> **Document excerpt**
======

Due to its nature, Bender is a highly privileged component (it runs as root directly on the host 🙈), so my goal is to keep it as simple and focused as possible to minimize the attack surface. Bender is also not exposed to end users directly (ideally, I'd not even expose it to the Internet, but currently, there is no LAN between Foreman and the workers due to my choice of the hosting providers).

Luckily, Bender is the only component that needs to run as root on the worker server.

Firecracker microVMs

Every playground on iximiuz Labs consists of one or more microVMs. The goal is to give the student shell access to an ephemeral Linux machine or a group of machines connected into a virtual network.

The multi-node nature of the playgrounds, plus various security and performance considerations, made me write quite a bit of custom code on top of Firecracker:

The design of the playgrounds is highly influenced by Weave Ignite and Kubernetes.

Weave Ignite taught me to run Firecracker microVMs in Docker containers - it helps a lot with network management and also simplifies the cleanup logic. To configure networking for a microVM, one needs to create a tun/tap device on the host, attach it to the microVM, and add a bunch of iptables rules to route the traffic to/from the microVM. Alex Ellis has a great GitHub project demonstrating how to do that. It's not too complicated, but when it needs to be done for tens of microVMs on a single host, and combined with the egress and side- traffic filtering, it becomes a bit of a pain to manage. However, most of the networking trickery, including the creation of tun/tap devices, can be done in an isolated network namespace of a Docker container. And when the VM is terminated, the container is terminated as well, so the cleanup is automatic (well, Docker will do it for you).

======

> **Dataset rows**

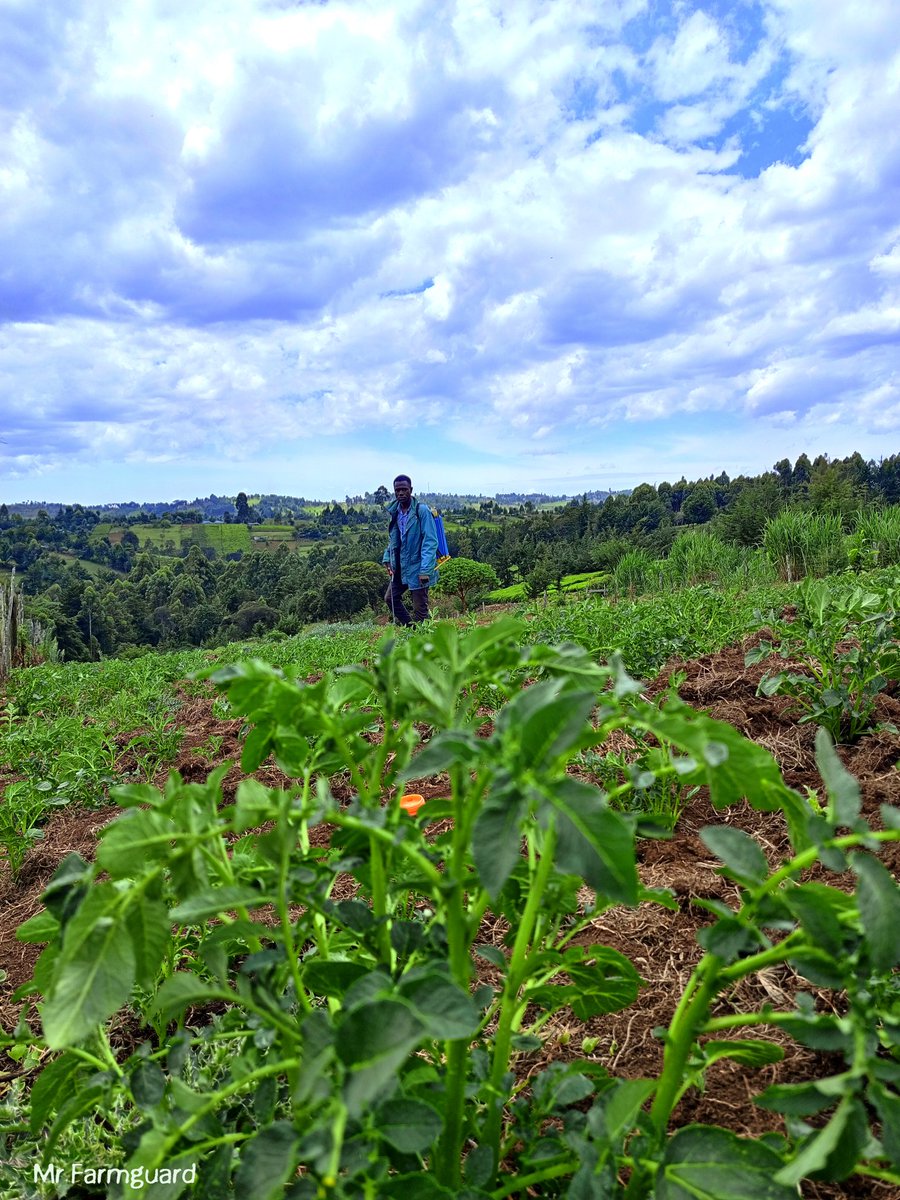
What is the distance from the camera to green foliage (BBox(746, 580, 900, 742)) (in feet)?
8.82

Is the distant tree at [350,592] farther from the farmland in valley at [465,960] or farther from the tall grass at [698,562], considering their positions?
the farmland in valley at [465,960]

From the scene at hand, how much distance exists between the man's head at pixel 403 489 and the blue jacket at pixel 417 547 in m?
0.20

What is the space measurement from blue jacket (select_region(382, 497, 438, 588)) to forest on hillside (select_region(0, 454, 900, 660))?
16.8 ft

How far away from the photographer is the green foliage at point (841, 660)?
269 centimetres

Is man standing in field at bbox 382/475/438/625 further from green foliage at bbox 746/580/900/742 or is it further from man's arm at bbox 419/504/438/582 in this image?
green foliage at bbox 746/580/900/742

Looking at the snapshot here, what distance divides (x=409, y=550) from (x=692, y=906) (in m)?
9.59

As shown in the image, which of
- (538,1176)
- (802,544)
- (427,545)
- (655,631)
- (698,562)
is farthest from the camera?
(698,562)

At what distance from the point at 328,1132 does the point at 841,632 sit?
279 centimetres

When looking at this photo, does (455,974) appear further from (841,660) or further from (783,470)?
(783,470)

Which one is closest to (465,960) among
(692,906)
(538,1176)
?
(538,1176)

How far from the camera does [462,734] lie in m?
0.83

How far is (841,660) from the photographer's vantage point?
2773mm

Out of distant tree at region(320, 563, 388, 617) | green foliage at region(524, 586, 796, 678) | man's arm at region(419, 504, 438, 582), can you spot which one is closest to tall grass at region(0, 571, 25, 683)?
man's arm at region(419, 504, 438, 582)

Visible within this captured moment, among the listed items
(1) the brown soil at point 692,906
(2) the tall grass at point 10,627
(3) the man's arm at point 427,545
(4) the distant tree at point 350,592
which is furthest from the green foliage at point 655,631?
(4) the distant tree at point 350,592
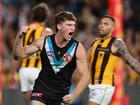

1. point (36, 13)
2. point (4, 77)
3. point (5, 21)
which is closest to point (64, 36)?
point (36, 13)

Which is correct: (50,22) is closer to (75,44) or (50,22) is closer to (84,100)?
(84,100)

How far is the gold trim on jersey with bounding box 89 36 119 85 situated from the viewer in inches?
511

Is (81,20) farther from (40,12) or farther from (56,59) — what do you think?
(56,59)

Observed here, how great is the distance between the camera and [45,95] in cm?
1136

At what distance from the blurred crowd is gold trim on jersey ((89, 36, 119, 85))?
22.1ft

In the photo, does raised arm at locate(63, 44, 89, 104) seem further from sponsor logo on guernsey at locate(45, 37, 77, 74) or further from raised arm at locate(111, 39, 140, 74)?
raised arm at locate(111, 39, 140, 74)

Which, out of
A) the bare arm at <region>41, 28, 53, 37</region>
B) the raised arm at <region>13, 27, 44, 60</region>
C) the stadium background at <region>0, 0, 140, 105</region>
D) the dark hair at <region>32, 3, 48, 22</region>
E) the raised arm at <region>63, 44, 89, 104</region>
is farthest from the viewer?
the stadium background at <region>0, 0, 140, 105</region>

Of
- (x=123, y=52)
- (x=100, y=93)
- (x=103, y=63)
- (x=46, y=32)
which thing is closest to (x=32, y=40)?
(x=46, y=32)

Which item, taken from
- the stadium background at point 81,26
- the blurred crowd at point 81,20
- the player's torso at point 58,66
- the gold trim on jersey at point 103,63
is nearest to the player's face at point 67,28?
the player's torso at point 58,66

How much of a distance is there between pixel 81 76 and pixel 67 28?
2.59ft

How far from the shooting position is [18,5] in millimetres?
21547

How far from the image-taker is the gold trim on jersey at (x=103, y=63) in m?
13.0

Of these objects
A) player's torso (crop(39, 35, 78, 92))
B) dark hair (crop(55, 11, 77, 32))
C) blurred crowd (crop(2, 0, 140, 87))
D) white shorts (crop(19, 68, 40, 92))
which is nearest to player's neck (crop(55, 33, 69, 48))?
player's torso (crop(39, 35, 78, 92))

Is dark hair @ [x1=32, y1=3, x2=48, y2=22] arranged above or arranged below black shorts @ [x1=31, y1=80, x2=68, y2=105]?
above
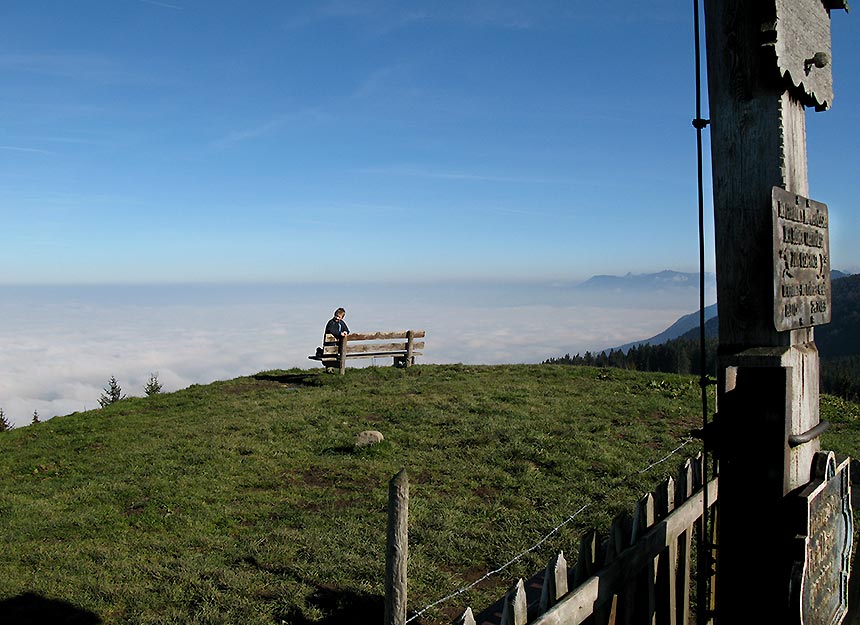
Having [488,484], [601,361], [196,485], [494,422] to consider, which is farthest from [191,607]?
[601,361]

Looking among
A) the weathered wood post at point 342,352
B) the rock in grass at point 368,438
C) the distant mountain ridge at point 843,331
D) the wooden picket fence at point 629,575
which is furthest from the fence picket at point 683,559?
the distant mountain ridge at point 843,331

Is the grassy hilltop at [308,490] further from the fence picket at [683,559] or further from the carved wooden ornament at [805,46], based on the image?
the carved wooden ornament at [805,46]

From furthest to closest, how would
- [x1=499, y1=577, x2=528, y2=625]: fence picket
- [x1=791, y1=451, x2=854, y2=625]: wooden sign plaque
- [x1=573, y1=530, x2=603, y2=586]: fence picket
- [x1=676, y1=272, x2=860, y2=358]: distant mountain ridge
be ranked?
[x1=676, y1=272, x2=860, y2=358]: distant mountain ridge, [x1=573, y1=530, x2=603, y2=586]: fence picket, [x1=791, y1=451, x2=854, y2=625]: wooden sign plaque, [x1=499, y1=577, x2=528, y2=625]: fence picket

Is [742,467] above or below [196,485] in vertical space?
above

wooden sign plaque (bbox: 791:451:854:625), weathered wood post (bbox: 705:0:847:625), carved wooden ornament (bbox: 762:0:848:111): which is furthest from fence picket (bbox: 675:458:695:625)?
carved wooden ornament (bbox: 762:0:848:111)

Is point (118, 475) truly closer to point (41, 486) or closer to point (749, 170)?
point (41, 486)

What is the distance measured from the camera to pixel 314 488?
380 inches

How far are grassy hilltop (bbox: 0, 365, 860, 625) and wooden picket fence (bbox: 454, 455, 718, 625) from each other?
205cm

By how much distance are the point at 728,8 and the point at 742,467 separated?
233cm

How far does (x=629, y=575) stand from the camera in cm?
393

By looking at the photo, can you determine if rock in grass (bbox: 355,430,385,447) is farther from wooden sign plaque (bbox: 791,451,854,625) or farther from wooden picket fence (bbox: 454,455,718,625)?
wooden sign plaque (bbox: 791,451,854,625)

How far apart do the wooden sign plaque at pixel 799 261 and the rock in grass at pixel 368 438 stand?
8678 mm

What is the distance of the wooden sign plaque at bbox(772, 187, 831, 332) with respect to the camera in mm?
3258

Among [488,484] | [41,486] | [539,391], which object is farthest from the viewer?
[539,391]
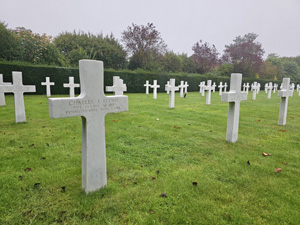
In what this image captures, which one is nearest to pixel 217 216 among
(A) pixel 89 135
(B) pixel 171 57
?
(A) pixel 89 135

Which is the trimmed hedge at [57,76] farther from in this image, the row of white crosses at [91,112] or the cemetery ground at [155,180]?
the row of white crosses at [91,112]

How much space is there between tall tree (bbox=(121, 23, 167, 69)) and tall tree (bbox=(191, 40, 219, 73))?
33.3 feet

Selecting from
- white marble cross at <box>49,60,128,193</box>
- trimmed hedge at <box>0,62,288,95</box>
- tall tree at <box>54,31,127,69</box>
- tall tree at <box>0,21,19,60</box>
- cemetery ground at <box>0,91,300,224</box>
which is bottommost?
cemetery ground at <box>0,91,300,224</box>

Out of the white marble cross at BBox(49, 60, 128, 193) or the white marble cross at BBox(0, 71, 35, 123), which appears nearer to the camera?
the white marble cross at BBox(49, 60, 128, 193)

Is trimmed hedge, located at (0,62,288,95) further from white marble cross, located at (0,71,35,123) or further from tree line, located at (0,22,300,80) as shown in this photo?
white marble cross, located at (0,71,35,123)

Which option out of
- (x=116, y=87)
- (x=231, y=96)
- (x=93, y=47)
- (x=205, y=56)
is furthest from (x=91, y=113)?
(x=205, y=56)

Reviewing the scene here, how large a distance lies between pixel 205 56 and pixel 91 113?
1546 inches

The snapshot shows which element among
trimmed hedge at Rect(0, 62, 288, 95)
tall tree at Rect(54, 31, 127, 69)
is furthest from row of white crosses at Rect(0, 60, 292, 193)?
tall tree at Rect(54, 31, 127, 69)

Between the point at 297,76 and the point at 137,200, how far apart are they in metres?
64.8

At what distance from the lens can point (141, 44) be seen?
31281mm

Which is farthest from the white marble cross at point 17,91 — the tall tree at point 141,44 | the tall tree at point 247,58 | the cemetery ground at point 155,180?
the tall tree at point 247,58

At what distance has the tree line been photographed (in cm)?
1956

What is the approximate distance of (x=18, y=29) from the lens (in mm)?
21344

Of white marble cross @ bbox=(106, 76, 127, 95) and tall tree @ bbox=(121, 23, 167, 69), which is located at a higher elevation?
tall tree @ bbox=(121, 23, 167, 69)
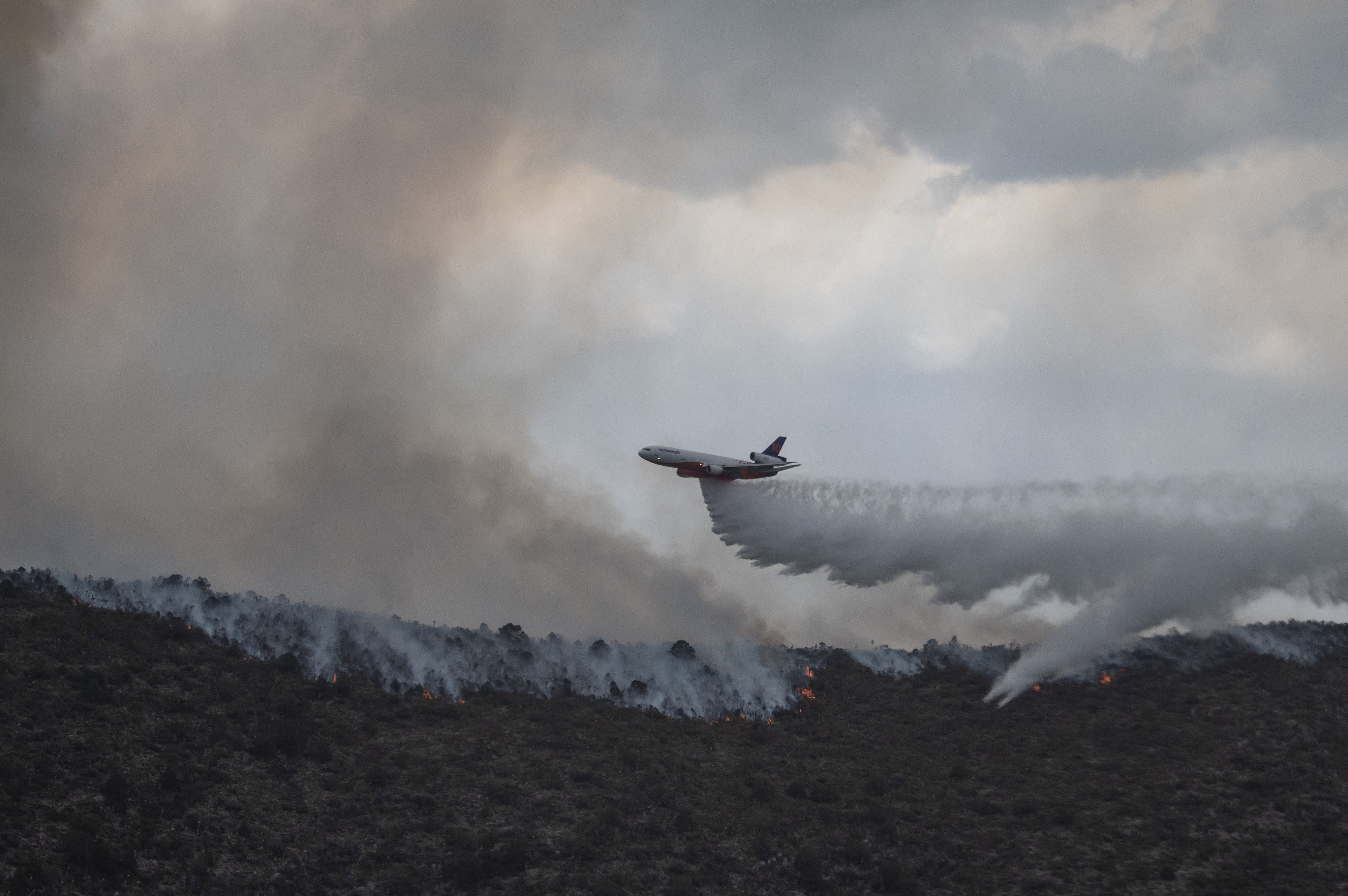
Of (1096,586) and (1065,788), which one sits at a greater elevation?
(1096,586)

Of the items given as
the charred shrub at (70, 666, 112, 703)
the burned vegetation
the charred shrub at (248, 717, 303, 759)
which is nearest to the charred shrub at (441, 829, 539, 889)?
the burned vegetation

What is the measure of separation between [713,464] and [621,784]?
32.8 meters

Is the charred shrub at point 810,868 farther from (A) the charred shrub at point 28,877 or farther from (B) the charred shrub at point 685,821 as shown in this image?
(A) the charred shrub at point 28,877

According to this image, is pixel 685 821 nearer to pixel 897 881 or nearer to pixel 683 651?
pixel 897 881

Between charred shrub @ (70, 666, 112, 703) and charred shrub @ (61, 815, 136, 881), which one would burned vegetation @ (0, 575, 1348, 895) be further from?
charred shrub @ (70, 666, 112, 703)

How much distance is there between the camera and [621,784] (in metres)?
88.8

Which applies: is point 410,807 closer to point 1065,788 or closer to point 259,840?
point 259,840

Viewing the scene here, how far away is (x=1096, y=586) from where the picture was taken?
361 ft

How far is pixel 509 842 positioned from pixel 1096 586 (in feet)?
206

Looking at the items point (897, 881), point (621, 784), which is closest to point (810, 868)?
point (897, 881)

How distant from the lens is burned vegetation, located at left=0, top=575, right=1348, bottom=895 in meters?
72.9

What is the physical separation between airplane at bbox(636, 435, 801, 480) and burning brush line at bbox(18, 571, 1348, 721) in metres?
22.4

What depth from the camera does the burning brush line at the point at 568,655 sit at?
108812 millimetres

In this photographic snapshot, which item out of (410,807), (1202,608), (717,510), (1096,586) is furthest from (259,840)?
(1202,608)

======

> **Things to do**
a) Copy the text about Bender and Firecracker microVMs word for word, from "The multi-node nature" to "Ignite and Kubernetes.".
b) Extend the write-up on Bender and Firecracker microVMs, starting right after its last sentence.

> **Responses to the tasks**
a)
The multi-node nature of the playgrounds, plus various security and performance considerations, made me write quite a bit of custom code on top of Firecracker:

The design of the playgrounds is highly influenced by Weave Ignite and Kubernetes.

b)
And Kubernetes inspired me to take the idea of running Firecracker microVMs in containers even further. In Kubernetes, Pods are essentially groups of semi-fused containers that share some of their namespaces, most notably the network namespace. But it sounds pretty much what I needed for my multi-node playgrounds - a group of microVMs that can communicate with each other over a virtual network can be represented as a group of containers that share the same network namespace. And every such group gets its own Docker network (with a bunch of extra firewall rules) to isolate it from the other groups.

From the security standpoint, Firecracker microVMs are the most exposed part of the platform - I give Internet strangers direct shell access to them! But they are also the most limited and isolated part of the system - each microVM gets an ephemeral non-privileged user assigned, then jailed and containerized on top of that. Even breaking out of the VM would still require the attacker to gain root access to the host. Nothing is impossible, but I personally don't know how to do that, and I'm doing my best to keep the system up-to-date with the latest security patches.

MicroVMs are resource- and rate-limited, and they are automatically terminated after a certain period of time. The egress traffic from the free-tier microVMs is not just rate-limited but also restricted to DNS and HTTP(S) and only to an allow-listed set of hosts (this part was a bit tricky to implement, but thanks to my extensive experience with Envoy and Istio, I got it seemingly right after a few iterations).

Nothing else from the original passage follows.